Rewrite the records below, replacing "Find all instances of" with "Locate every" and leaving everything else the same.

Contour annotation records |
++++++++

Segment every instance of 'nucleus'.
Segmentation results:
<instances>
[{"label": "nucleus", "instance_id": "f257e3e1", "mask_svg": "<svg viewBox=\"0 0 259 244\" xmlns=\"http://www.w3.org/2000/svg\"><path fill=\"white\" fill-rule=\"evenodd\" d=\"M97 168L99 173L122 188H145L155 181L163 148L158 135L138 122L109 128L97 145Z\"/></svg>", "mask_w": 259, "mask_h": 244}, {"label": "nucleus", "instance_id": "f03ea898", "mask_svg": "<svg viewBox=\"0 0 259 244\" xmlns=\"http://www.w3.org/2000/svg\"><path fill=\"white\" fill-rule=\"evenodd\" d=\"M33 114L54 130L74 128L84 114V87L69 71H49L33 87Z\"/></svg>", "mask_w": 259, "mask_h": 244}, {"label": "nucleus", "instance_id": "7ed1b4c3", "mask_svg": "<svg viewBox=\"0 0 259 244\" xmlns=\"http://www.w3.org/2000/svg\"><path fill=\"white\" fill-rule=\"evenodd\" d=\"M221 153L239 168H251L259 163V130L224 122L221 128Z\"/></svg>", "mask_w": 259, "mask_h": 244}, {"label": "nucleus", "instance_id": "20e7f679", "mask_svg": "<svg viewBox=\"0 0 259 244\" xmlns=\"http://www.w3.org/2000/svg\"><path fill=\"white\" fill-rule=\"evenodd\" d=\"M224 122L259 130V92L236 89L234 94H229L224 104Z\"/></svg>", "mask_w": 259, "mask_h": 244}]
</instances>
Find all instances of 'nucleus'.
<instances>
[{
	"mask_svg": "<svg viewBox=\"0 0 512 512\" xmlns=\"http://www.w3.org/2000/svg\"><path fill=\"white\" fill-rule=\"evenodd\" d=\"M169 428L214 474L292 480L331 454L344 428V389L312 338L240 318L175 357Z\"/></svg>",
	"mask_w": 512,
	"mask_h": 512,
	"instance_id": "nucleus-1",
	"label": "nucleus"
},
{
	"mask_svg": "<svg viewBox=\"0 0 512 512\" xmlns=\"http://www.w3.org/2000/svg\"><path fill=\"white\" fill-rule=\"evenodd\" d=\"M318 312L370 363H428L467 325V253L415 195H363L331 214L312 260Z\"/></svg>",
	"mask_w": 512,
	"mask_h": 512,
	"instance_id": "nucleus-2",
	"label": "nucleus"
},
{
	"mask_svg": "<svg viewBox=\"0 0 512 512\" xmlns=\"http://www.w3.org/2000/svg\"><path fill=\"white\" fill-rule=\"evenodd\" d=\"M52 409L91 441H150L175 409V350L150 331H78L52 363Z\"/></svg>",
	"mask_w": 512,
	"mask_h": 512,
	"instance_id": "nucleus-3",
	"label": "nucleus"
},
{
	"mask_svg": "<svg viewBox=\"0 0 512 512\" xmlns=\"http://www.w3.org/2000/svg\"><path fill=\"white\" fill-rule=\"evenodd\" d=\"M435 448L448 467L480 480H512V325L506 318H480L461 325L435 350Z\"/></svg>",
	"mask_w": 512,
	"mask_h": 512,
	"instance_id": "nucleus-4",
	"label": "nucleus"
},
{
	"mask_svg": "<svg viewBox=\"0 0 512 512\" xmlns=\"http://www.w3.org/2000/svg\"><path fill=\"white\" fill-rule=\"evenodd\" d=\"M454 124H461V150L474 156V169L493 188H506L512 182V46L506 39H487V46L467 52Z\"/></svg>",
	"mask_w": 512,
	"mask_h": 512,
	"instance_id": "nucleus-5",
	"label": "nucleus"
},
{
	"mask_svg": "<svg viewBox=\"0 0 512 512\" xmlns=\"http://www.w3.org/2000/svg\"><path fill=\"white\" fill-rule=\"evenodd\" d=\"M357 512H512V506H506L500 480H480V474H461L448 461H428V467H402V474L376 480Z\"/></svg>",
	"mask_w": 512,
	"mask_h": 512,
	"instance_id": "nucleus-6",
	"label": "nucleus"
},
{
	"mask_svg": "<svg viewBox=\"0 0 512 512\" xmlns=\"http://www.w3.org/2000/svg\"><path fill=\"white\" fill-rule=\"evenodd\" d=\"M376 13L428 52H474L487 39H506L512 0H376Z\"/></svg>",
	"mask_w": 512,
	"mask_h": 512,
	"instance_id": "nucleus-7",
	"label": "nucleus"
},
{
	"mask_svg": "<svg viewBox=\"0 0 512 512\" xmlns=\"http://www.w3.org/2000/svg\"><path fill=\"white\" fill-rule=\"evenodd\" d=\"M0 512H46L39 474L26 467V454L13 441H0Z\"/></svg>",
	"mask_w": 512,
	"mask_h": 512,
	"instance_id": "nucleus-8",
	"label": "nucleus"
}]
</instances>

++++++++

TASK ANSWER |
Segment every instance of 'nucleus'.
Segmentation results:
<instances>
[{"label": "nucleus", "instance_id": "f257e3e1", "mask_svg": "<svg viewBox=\"0 0 259 244\" xmlns=\"http://www.w3.org/2000/svg\"><path fill=\"white\" fill-rule=\"evenodd\" d=\"M97 168L99 173L122 188H145L155 181L163 148L158 135L138 122L109 128L97 145Z\"/></svg>", "mask_w": 259, "mask_h": 244}, {"label": "nucleus", "instance_id": "f03ea898", "mask_svg": "<svg viewBox=\"0 0 259 244\" xmlns=\"http://www.w3.org/2000/svg\"><path fill=\"white\" fill-rule=\"evenodd\" d=\"M33 114L54 130L74 128L84 114V87L69 71H49L33 87Z\"/></svg>", "mask_w": 259, "mask_h": 244}, {"label": "nucleus", "instance_id": "7ed1b4c3", "mask_svg": "<svg viewBox=\"0 0 259 244\" xmlns=\"http://www.w3.org/2000/svg\"><path fill=\"white\" fill-rule=\"evenodd\" d=\"M221 153L239 168H251L259 163V130L224 122L221 128Z\"/></svg>", "mask_w": 259, "mask_h": 244}, {"label": "nucleus", "instance_id": "20e7f679", "mask_svg": "<svg viewBox=\"0 0 259 244\" xmlns=\"http://www.w3.org/2000/svg\"><path fill=\"white\" fill-rule=\"evenodd\" d=\"M224 122L259 130V92L236 89L234 94H229L224 104Z\"/></svg>", "mask_w": 259, "mask_h": 244}]
</instances>
Locate every 'nucleus'.
<instances>
[{
	"mask_svg": "<svg viewBox=\"0 0 512 512\" xmlns=\"http://www.w3.org/2000/svg\"><path fill=\"white\" fill-rule=\"evenodd\" d=\"M169 428L214 474L292 480L331 454L344 428V389L312 338L240 318L175 357Z\"/></svg>",
	"mask_w": 512,
	"mask_h": 512,
	"instance_id": "nucleus-1",
	"label": "nucleus"
},
{
	"mask_svg": "<svg viewBox=\"0 0 512 512\" xmlns=\"http://www.w3.org/2000/svg\"><path fill=\"white\" fill-rule=\"evenodd\" d=\"M318 312L370 363H428L467 325V253L415 195H363L331 214L312 260Z\"/></svg>",
	"mask_w": 512,
	"mask_h": 512,
	"instance_id": "nucleus-2",
	"label": "nucleus"
},
{
	"mask_svg": "<svg viewBox=\"0 0 512 512\" xmlns=\"http://www.w3.org/2000/svg\"><path fill=\"white\" fill-rule=\"evenodd\" d=\"M52 409L91 441H150L175 409V350L150 331H78L52 363Z\"/></svg>",
	"mask_w": 512,
	"mask_h": 512,
	"instance_id": "nucleus-3",
	"label": "nucleus"
},
{
	"mask_svg": "<svg viewBox=\"0 0 512 512\" xmlns=\"http://www.w3.org/2000/svg\"><path fill=\"white\" fill-rule=\"evenodd\" d=\"M435 448L448 467L480 480H512V325L506 318H480L461 325L435 350Z\"/></svg>",
	"mask_w": 512,
	"mask_h": 512,
	"instance_id": "nucleus-4",
	"label": "nucleus"
},
{
	"mask_svg": "<svg viewBox=\"0 0 512 512\" xmlns=\"http://www.w3.org/2000/svg\"><path fill=\"white\" fill-rule=\"evenodd\" d=\"M454 124H461V150L474 156V169L493 188H506L512 182V46L506 39H487V46L467 52Z\"/></svg>",
	"mask_w": 512,
	"mask_h": 512,
	"instance_id": "nucleus-5",
	"label": "nucleus"
},
{
	"mask_svg": "<svg viewBox=\"0 0 512 512\" xmlns=\"http://www.w3.org/2000/svg\"><path fill=\"white\" fill-rule=\"evenodd\" d=\"M357 512H512V506H506L500 480H480V474H461L448 461H428V467H402V474L376 480Z\"/></svg>",
	"mask_w": 512,
	"mask_h": 512,
	"instance_id": "nucleus-6",
	"label": "nucleus"
},
{
	"mask_svg": "<svg viewBox=\"0 0 512 512\" xmlns=\"http://www.w3.org/2000/svg\"><path fill=\"white\" fill-rule=\"evenodd\" d=\"M376 13L428 52H474L487 39H506L512 0H376Z\"/></svg>",
	"mask_w": 512,
	"mask_h": 512,
	"instance_id": "nucleus-7",
	"label": "nucleus"
},
{
	"mask_svg": "<svg viewBox=\"0 0 512 512\" xmlns=\"http://www.w3.org/2000/svg\"><path fill=\"white\" fill-rule=\"evenodd\" d=\"M0 512H46L39 474L26 467V454L13 441H0Z\"/></svg>",
	"mask_w": 512,
	"mask_h": 512,
	"instance_id": "nucleus-8",
	"label": "nucleus"
}]
</instances>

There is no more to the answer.